**Work to be completed**
Exact reproduction is required for all entries.

(Collected data entries)

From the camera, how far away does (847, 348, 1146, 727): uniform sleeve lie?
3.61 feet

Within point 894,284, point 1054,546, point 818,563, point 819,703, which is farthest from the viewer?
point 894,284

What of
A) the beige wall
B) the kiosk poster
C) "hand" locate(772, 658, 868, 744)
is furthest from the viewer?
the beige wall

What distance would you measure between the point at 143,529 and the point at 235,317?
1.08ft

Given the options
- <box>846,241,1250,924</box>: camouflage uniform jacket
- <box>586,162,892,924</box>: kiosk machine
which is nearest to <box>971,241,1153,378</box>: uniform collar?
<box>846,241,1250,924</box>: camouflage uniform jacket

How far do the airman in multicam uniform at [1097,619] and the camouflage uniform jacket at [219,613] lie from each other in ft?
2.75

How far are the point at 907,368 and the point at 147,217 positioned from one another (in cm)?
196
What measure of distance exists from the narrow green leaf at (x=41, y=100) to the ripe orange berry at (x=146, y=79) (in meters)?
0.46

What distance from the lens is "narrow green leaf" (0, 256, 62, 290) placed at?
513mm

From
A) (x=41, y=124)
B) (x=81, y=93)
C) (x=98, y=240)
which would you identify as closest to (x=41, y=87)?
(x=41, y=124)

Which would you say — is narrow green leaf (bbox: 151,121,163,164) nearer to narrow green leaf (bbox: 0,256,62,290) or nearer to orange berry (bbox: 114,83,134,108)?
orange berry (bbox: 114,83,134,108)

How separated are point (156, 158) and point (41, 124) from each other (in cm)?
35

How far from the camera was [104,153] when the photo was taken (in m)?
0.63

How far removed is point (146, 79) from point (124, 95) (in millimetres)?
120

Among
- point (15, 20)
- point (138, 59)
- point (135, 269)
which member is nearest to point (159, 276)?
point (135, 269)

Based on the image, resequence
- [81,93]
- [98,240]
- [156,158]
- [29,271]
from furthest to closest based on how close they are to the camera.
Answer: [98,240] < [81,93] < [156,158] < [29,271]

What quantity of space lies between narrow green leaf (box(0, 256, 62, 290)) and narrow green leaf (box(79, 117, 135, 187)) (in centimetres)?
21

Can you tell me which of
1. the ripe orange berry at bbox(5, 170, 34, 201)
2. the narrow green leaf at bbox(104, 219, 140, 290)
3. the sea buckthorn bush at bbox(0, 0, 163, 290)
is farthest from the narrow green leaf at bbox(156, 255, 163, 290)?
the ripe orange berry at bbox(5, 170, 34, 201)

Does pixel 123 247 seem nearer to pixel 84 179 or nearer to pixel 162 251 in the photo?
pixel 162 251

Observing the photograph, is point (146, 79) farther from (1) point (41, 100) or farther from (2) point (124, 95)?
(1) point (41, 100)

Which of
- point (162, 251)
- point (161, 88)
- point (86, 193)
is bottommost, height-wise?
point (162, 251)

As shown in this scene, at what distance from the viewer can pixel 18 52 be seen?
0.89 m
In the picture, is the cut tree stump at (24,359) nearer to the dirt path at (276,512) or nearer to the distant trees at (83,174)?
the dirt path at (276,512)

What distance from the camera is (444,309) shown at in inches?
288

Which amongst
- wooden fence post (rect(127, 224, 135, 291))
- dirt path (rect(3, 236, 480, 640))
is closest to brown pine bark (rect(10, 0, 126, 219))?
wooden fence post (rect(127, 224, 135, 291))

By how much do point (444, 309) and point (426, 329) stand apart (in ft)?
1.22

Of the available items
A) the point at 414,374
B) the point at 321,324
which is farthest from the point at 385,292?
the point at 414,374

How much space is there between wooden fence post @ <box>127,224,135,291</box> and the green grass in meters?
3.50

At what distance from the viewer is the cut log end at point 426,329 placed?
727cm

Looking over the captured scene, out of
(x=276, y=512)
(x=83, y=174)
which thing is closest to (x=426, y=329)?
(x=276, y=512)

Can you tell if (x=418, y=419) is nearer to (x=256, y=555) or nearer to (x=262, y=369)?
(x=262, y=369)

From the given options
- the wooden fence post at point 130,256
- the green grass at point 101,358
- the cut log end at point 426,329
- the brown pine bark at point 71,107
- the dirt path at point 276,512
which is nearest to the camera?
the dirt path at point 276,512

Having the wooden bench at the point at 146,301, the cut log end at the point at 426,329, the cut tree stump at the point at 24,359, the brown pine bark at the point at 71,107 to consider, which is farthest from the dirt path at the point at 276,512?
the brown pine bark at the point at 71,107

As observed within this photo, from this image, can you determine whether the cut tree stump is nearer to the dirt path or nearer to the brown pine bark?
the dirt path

**Task result**
From the camera, how far away does (847, 348, 1146, 727): uniform sleeve lie?
3.61 feet

Within point 894,284, point 1054,546, point 818,563, point 819,703, which is farthest from the viewer?
point 894,284

What of
A) the beige wall
B) the kiosk poster
C) "hand" locate(772, 658, 868, 744)
is furthest from the viewer?
the beige wall

What distance would you measure between the point at 143,529 and the point at 235,317?
1.08ft

Given the options
- <box>846,241,1250,924</box>: camouflage uniform jacket
- <box>586,162,892,924</box>: kiosk machine
which is nearest to <box>971,241,1153,378</box>: uniform collar?
<box>846,241,1250,924</box>: camouflage uniform jacket

How far do the airman in multicam uniform at [1097,619] and the camouflage uniform jacket at [219,613] lie from each other in ft?
2.75

How far are the point at 907,368 and the point at 147,217 positioned from one another (in cm)?
196
What measure of distance exists from the narrow green leaf at (x=41, y=100) to the ripe orange berry at (x=146, y=79) (in meters)?
0.46

What distance from the lens is "narrow green leaf" (0, 256, 62, 290) placed at?
513mm

From
A) (x=41, y=124)
B) (x=81, y=93)
C) (x=98, y=240)
which would you identify as closest to (x=41, y=87)?
(x=41, y=124)

Which would you say — is narrow green leaf (bbox: 151,121,163,164) nearer to narrow green leaf (bbox: 0,256,62,290) or nearer to orange berry (bbox: 114,83,134,108)?
orange berry (bbox: 114,83,134,108)

How separated are point (156, 158) and point (41, 124) from each other (in cm)?
35

How far from the camera was [104,153] when the photo was taken (in m)?
0.63

How far removed is point (146, 79) from point (124, 95) (in millimetres)?
120

Among
- point (15, 20)
- point (138, 59)
- point (135, 269)
which member is nearest to point (159, 276)?
point (135, 269)

Based on the image, resequence
- [81,93]
- [98,240]
- [156,158]
- [29,271]
from furthest to closest based on how close they are to the camera.
Answer: [98,240] < [81,93] < [156,158] < [29,271]

What quantity of space lies between narrow green leaf (box(0, 256, 62, 290)) and narrow green leaf (box(79, 117, 135, 187)) (in centimetres)?
21

Can you tell me which of
1. the ripe orange berry at bbox(5, 170, 34, 201)
2. the narrow green leaf at bbox(104, 219, 140, 290)
3. the sea buckthorn bush at bbox(0, 0, 163, 290)
is farthest from the narrow green leaf at bbox(156, 255, 163, 290)?
the ripe orange berry at bbox(5, 170, 34, 201)

Does pixel 123 247 seem nearer to pixel 84 179 or nearer to pixel 162 251 in the photo?
pixel 162 251

Observing the photograph, is point (146, 79) farther from (1) point (41, 100) or farther from (2) point (124, 95)?
(1) point (41, 100)

Which of
- point (162, 251)
- point (161, 88)
- point (86, 193)
is bottommost, height-wise?
point (162, 251)

As shown in this scene, at what distance from the viewer can pixel 18 52 be seen?
0.89 m
In the picture, is the cut tree stump at (24,359) nearer to the dirt path at (276,512) or nearer to the distant trees at (83,174)?
the dirt path at (276,512)

What distance from the camera is (444,309) shown at in inches?
288

Which amongst
- wooden fence post (rect(127, 224, 135, 291))
- dirt path (rect(3, 236, 480, 640))
is closest to brown pine bark (rect(10, 0, 126, 219))?
wooden fence post (rect(127, 224, 135, 291))

By how much do point (444, 309) and point (426, 329) stand apart (in ft)?
1.22

Of the available items
A) the point at 414,374
B) the point at 321,324
which is farthest from the point at 385,292?
the point at 414,374

How much space is there between wooden fence post @ <box>127,224,135,291</box> and the green grass in meters?
3.50

At what distance from the viewer is the cut log end at point 426,329 placed?
727cm

Looking over the captured scene, out of
(x=276, y=512)
(x=83, y=174)
which thing is closest to (x=426, y=329)?
(x=276, y=512)

Can you tell if (x=418, y=419) is nearer to (x=256, y=555) or nearer to (x=262, y=369)?
(x=262, y=369)

From the given options
- the wooden fence post at point 130,256
- the green grass at point 101,358
- the cut log end at point 426,329
- the brown pine bark at point 71,107
- the dirt path at point 276,512
which is nearest to the camera?
the dirt path at point 276,512

Having the wooden bench at the point at 146,301, the cut log end at the point at 426,329, the cut tree stump at the point at 24,359, the brown pine bark at the point at 71,107 to consider, which is farthest from the dirt path at the point at 276,512?
the brown pine bark at the point at 71,107

As observed within this photo, from this image, can you determine whether the cut tree stump is nearer to the dirt path or nearer to the brown pine bark?
the dirt path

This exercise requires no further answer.